Example 5 Artemia durable eggs produced in Great Salt Lake, Utah, North America were put into a 100 liter Artemia incubator adjusted to a water temperature of 25 to 27 ° C. with 70 to 100% seawater and 1 g / liter of durable eggs was added. The seawater was strongly aerated so as not to settle. After putting the durable eggs in the temperature-controlled seawater, stop aeration at 24 hours, separate the eggshell from the hatched Artemia nauplius, and culture 100 seawater at the same water temperature as the conditions used for hatching the Artemia nauplius. It was set in a 100-liter Panlite water tank under a strongly ventilated condition so that the amount became / ml.

Is cultured, concentrated and washed in the same manner as in Example 3
The ochrysis sp. algal cells were administered to the aquarium at Vp 0.1 to 0.5 and fed for 24 hours, and the DHA content in the total fatty acids of Artemia nauplii immediately after hatching was 1% by weight or less. However, 1 after administration of Isochrysis sp. Algal cells
It was confirmed by the analysis method of Example 1 that the content had risen to 8% by weight.

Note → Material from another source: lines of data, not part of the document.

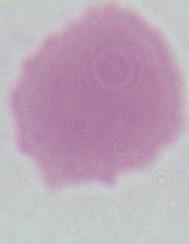
Summary:
  - Identification: erythrocyte
  - Magnification: 1000x
  - Modality: micrograph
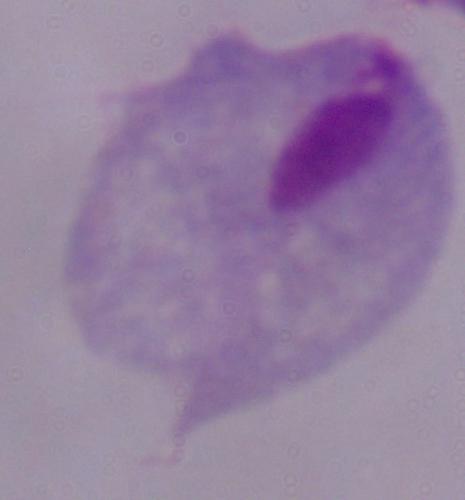
magnification = 1000x
modality = micrograph
identification = trichomonad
Identify the parasite.
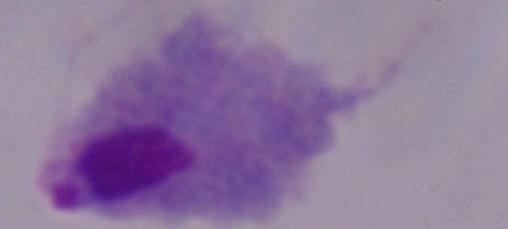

Example 6 Brackish water Daphnia (Diaphanoso) grown in tetraselmis
ma sp.) at 50 individuals / ml in 50% seawater at a water temperature of 25 ° C.
Set in a 10 liter beaker with 0.3V / V / M
Vented with. Here, in the same manner as in Example 3, culture, concentration,
The washed Isochrysis sp. Algal cells were administered at Vp0.5, and 2
When DHA was fortified for 4 hours, D in the initial total fatty acid
The HA content was 0.5 to 1.0% by weight, and it was almost not contained, but after strengthening it was 12 to 20% by weight.
Had improved to. The analysis of this fatty acid composition was carried out in Example 1.
Compliant with.

[0025]

According to the feed of the present invention, D in total fatty acids
It becomes possible to stably train zooplankton having an HA content of 10 to 30% by weight.

[0026]

[Brief description of drawings]

FIG. 1 is a diagram showing the relationship between the number of days of culture and the increase in the number of individuals of the hornworm, Pemphigus rotifer according to Example 3.

FIG. 2 is a diagram showing the relationship between the culture time and the DHA content of Cyperus rotifer according to Example 4.

Claims (3)

[Claims] 1. A feed for zooplankton made from algae containing 10% by weight or more of docosahexaenoic acid in total fatty acids. 2. The feed for zooplankton according to claim 1, wherein the alga is a unicellular alga belonging to the genus Isochrysis. 3. The feed for zooplankton according to claim 1, wherein the zooplankton is rotifer, artemia, or daphnia.